Through your kids - one of the most popular responses by far - playgrounds, your kid's school, mommy and me activities, etc. These are obviously great places to meet other mothers and connect over common ground - being a mom!
Groups - motherhood groups, meetups, apps - all are great ways to meet new people. I’ll be honest, mother groups have never been my thing. I can remember my therapist encouraging me to give them a try when I was a new mom and I would cringe at the idea. Since then I’ve realized it’s more about finding the right group. I’ve recently found a mom's group here in Charlotte and I really enjoy going to their meetups. So if you haven’t found the right group, don’t give up!
Online - given the day and age we are living in it’s no surprise to find this one on here. It might feel a little strange but Instagram and blogs can be a fun way to connect with people. Before moving to Charlotte six years ago I started following local blogs in the area.

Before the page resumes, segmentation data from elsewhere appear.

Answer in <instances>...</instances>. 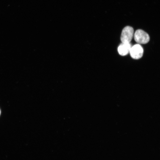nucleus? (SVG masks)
Wrapping results in <instances>:
<instances>
[{
    "label": "nucleus",
    "instance_id": "7ed1b4c3",
    "mask_svg": "<svg viewBox=\"0 0 160 160\" xmlns=\"http://www.w3.org/2000/svg\"><path fill=\"white\" fill-rule=\"evenodd\" d=\"M143 49L142 46L139 44L132 46L129 52L131 57L135 59H138L143 56Z\"/></svg>",
    "mask_w": 160,
    "mask_h": 160
},
{
    "label": "nucleus",
    "instance_id": "20e7f679",
    "mask_svg": "<svg viewBox=\"0 0 160 160\" xmlns=\"http://www.w3.org/2000/svg\"><path fill=\"white\" fill-rule=\"evenodd\" d=\"M131 47L130 43H122L118 48V51L120 55L125 56L129 53Z\"/></svg>",
    "mask_w": 160,
    "mask_h": 160
},
{
    "label": "nucleus",
    "instance_id": "39448f33",
    "mask_svg": "<svg viewBox=\"0 0 160 160\" xmlns=\"http://www.w3.org/2000/svg\"></svg>",
    "mask_w": 160,
    "mask_h": 160
},
{
    "label": "nucleus",
    "instance_id": "f03ea898",
    "mask_svg": "<svg viewBox=\"0 0 160 160\" xmlns=\"http://www.w3.org/2000/svg\"><path fill=\"white\" fill-rule=\"evenodd\" d=\"M134 36V29L131 27L126 26L122 30L121 36L122 43H130Z\"/></svg>",
    "mask_w": 160,
    "mask_h": 160
},
{
    "label": "nucleus",
    "instance_id": "f257e3e1",
    "mask_svg": "<svg viewBox=\"0 0 160 160\" xmlns=\"http://www.w3.org/2000/svg\"><path fill=\"white\" fill-rule=\"evenodd\" d=\"M134 38L135 41L140 44H146L150 40L148 34L141 29H138L135 31Z\"/></svg>",
    "mask_w": 160,
    "mask_h": 160
}]
</instances>
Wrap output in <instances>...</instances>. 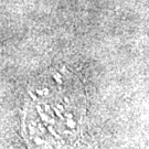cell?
I'll return each mask as SVG.
<instances>
[{"label":"cell","instance_id":"6da1fadb","mask_svg":"<svg viewBox=\"0 0 149 149\" xmlns=\"http://www.w3.org/2000/svg\"><path fill=\"white\" fill-rule=\"evenodd\" d=\"M37 111H38V113H39V115L41 116V119H42L43 122H44V124H45V126H48L49 122H51V123H53V124H54V119H50V120H49L48 116H47V115L42 112V108H41V106H40V105H37Z\"/></svg>","mask_w":149,"mask_h":149},{"label":"cell","instance_id":"7a4b0ae2","mask_svg":"<svg viewBox=\"0 0 149 149\" xmlns=\"http://www.w3.org/2000/svg\"><path fill=\"white\" fill-rule=\"evenodd\" d=\"M48 129H49V132H50V133L53 135V137L55 139H59V140H63V139H62V137H61L60 135H58V134H56V132L54 130L52 126H49V125H48Z\"/></svg>","mask_w":149,"mask_h":149},{"label":"cell","instance_id":"3957f363","mask_svg":"<svg viewBox=\"0 0 149 149\" xmlns=\"http://www.w3.org/2000/svg\"><path fill=\"white\" fill-rule=\"evenodd\" d=\"M53 111H54V113H55V115H56V116H58V117H59L62 122H64V120H65V119H64V117H63V115H62V113H61V111H59V109H58L55 106L53 107Z\"/></svg>","mask_w":149,"mask_h":149},{"label":"cell","instance_id":"277c9868","mask_svg":"<svg viewBox=\"0 0 149 149\" xmlns=\"http://www.w3.org/2000/svg\"><path fill=\"white\" fill-rule=\"evenodd\" d=\"M66 125L69 126L70 128H75V122H73V118H68L66 119Z\"/></svg>","mask_w":149,"mask_h":149},{"label":"cell","instance_id":"5b68a950","mask_svg":"<svg viewBox=\"0 0 149 149\" xmlns=\"http://www.w3.org/2000/svg\"><path fill=\"white\" fill-rule=\"evenodd\" d=\"M29 95L31 96V97H32V100H33V101H34V102H37V101H38V97H37V96H36V95H34L33 93H32L31 91H29Z\"/></svg>","mask_w":149,"mask_h":149},{"label":"cell","instance_id":"8992f818","mask_svg":"<svg viewBox=\"0 0 149 149\" xmlns=\"http://www.w3.org/2000/svg\"><path fill=\"white\" fill-rule=\"evenodd\" d=\"M56 108H58V109H59V111H64V108H63V106H62V105H60V104H58V105H56Z\"/></svg>","mask_w":149,"mask_h":149},{"label":"cell","instance_id":"52a82bcc","mask_svg":"<svg viewBox=\"0 0 149 149\" xmlns=\"http://www.w3.org/2000/svg\"><path fill=\"white\" fill-rule=\"evenodd\" d=\"M39 128L41 129V132H42V133H44V132H45V129L42 127V125H41V124H39Z\"/></svg>","mask_w":149,"mask_h":149},{"label":"cell","instance_id":"ba28073f","mask_svg":"<svg viewBox=\"0 0 149 149\" xmlns=\"http://www.w3.org/2000/svg\"><path fill=\"white\" fill-rule=\"evenodd\" d=\"M34 140H36V143H38V144H39V143H42V140H41V139H39V138H37V137L34 138Z\"/></svg>","mask_w":149,"mask_h":149},{"label":"cell","instance_id":"9c48e42d","mask_svg":"<svg viewBox=\"0 0 149 149\" xmlns=\"http://www.w3.org/2000/svg\"><path fill=\"white\" fill-rule=\"evenodd\" d=\"M66 116H68V118H73V115L72 114H65Z\"/></svg>","mask_w":149,"mask_h":149}]
</instances>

There was one in particular I loved, a food blog, and when I moved here I emailed Grace and asked if she would ever be willing to grab a coffee and explained how I was new to the area. We’ve been friends ever since.
Random - I agree with everything Christina said earlier about making friends organically. I am really open to meeting friends anywhere, in any type of situation and if I meet someone that I feel a connection with I will usually ask them to coffee sometime. Two of my closest friends in Charlotte are my son's speech therapist and my chiropractor, both incredible women that I knew instantly I could be friends with. This ties back into what I said earlier about always being open.